Matthews acquitted himself about as well as can be expected for a man in his unfortunate condition. Others have no excuse.
Possibly trying to outdo one of her View cohosts in the “rape-rape” department, Barbara Walters slut-shamed Alford on national television—“You could have let it go!”—secure in the knowledge that everyone had already forgotten about her own tell-all memoir regarding her affair with (married black Republican!) Senator Edward Brooke. (What IS in the water in Massachusetts? Besides Mary Jo Kopechne, I mean.)
However, The New Republic’s Timothy Noah arguably issued the “best” response to Alford’s allegation. In his online piece “JFK, Monster,” Noah is bursting with chivalrous outrage one moment, then recoiling into denial the next.
Two statements in particular stood out.
“[President] Clinton shared many vices with President Kennedy,” Noah writes, “but I can’t imagine him ever doing anything like this.”
Alas, I for one can imagine Bill Clinton doing all kinds of things “like this,” and I’m sure anyone reading this can, too. (My apologies for whatever visual you’re now trying to force out of your skull.)
Such simple acts of the imagination seem to be beyond the mental faculties of Timothy Noah, who is either being unconvincingly coy or willfully stupid and yet somehow gets paid handsomely to write for An Important Political Magazine. Isn’t one of the most famous quotes about the Clintons that of TIME’s White House correspondent
Nina Burleigh, who claimed she’d have blown Clinton just to thank him for keeping abortion legal?
It’s always surprising what liberals claim they “can’t imagine”—gay “marriage” leading to legalized polygamy, Obamacare leading to religious persecution—despite all the “backward, paranoid” right-wingers’ stubborn protestations. You don’t usually have to “imagine” it, guys. It’s usually right in front of you, and you’re only refusing to see it because we’re the ones pointing it out to you.
Noah’s summation sounds like someone trying and failing to read the historical equivalent of a Snellen chart:
Perhaps the fairest conclusion to make is that Kennedy did some good things in his public life (and also some bad), but that he was capable of monstrous cruelty that’s hard to forgive and also hard to equate even with that of successors like Lyndon Johnson or Richard Nixon (or with any in his less polished younger brother Ted, whose own private life had plenty of dark moments but whose public accomplishment ultimately outshone JFK’s).
If by “accomplishment” you mean “left a terrified girl to drown in an Oldsmobile,” then Ted still holds the family record, these latest revelations about his older brother notwithstanding.
But JFK was the one who got to be president. And (according to Chris Matthews, at least), he’s the Commander in Chief “we Americans most want to see joining Washington, Jefferson, Lincoln, and Teddy Roosevelt up there on Mount Rushmore.”
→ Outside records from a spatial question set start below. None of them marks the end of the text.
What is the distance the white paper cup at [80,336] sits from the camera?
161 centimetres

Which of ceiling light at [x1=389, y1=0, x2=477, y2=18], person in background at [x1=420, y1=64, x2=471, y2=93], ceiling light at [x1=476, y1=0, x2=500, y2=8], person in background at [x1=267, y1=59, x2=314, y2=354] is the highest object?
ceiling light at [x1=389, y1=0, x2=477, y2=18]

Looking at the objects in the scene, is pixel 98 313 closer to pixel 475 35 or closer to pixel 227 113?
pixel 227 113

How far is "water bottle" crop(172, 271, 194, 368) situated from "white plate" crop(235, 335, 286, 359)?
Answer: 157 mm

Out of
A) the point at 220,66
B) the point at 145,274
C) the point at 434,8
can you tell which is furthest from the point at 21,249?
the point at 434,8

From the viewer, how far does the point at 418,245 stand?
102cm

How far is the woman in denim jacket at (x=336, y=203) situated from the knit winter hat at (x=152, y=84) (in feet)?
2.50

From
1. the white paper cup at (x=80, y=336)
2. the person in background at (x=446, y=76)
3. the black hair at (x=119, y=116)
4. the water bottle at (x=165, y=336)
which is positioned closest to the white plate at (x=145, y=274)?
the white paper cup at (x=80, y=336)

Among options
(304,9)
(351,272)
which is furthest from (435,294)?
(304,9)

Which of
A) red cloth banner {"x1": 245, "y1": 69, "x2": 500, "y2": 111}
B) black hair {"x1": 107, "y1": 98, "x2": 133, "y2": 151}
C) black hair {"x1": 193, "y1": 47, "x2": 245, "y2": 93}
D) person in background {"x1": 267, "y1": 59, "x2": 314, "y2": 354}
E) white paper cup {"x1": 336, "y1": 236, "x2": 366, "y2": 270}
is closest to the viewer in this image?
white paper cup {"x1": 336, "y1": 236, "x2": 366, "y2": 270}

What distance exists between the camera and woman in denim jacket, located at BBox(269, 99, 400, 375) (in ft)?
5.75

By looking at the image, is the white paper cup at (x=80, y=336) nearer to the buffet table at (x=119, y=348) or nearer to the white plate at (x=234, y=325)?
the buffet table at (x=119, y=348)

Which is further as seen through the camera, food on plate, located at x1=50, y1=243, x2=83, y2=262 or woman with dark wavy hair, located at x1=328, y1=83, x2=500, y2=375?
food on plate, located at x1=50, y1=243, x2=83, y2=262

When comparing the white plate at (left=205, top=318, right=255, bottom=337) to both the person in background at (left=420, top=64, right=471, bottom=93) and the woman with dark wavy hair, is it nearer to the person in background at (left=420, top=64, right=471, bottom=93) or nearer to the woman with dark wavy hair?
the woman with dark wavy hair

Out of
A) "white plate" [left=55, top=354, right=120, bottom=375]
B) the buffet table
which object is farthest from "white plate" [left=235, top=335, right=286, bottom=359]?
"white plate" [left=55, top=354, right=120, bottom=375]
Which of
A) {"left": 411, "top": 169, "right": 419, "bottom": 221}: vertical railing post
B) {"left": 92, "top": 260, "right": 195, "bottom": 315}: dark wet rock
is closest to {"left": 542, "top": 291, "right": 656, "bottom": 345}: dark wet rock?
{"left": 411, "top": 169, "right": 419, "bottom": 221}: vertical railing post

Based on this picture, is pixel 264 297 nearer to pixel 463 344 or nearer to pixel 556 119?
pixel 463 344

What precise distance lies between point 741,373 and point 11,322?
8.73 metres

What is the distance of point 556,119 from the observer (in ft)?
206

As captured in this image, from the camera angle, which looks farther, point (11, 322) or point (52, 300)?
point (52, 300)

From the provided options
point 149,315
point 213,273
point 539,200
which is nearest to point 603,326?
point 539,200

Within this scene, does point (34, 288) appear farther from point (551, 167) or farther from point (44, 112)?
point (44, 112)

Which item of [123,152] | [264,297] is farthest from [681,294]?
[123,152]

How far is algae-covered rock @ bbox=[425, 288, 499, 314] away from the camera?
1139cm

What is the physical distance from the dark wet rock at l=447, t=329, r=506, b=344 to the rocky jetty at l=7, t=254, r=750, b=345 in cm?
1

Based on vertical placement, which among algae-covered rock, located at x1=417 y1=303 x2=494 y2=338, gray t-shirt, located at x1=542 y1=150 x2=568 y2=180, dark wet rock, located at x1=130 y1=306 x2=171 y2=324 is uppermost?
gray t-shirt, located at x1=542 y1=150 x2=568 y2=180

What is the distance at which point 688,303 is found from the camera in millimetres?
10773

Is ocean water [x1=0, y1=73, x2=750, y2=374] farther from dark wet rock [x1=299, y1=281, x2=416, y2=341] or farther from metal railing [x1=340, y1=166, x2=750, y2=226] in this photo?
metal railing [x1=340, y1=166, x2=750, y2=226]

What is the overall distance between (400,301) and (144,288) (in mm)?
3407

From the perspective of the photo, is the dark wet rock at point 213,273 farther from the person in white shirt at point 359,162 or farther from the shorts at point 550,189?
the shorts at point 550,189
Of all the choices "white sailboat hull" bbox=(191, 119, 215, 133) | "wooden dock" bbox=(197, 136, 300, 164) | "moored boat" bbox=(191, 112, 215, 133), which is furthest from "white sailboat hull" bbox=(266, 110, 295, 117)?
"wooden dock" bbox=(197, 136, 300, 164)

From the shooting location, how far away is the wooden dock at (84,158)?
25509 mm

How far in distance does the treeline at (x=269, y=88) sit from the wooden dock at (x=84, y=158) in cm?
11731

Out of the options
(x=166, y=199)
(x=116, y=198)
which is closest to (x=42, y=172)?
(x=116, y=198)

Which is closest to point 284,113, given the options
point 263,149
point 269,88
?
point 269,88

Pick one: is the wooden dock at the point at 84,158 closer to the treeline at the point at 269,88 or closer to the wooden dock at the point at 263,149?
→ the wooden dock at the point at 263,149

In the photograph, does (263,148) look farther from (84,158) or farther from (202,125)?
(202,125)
(Matthews claims he spent two hours contemplating Mount Rushmore last summer, which is especially impressive when you consider the poor man struggles to tell the Dakotas apart.)
Matthews (or was it his tumor?) also insisted this week that “the total picture” of his “flawed” hero John F. Kennedy “still arouses the country.”
I know I’m “aroused” to make a couple of dirty “Mount Rushmore” jokes right about now. But why should I lower myself to the level of a degenerate sleazebag such as the 35th President of the United States?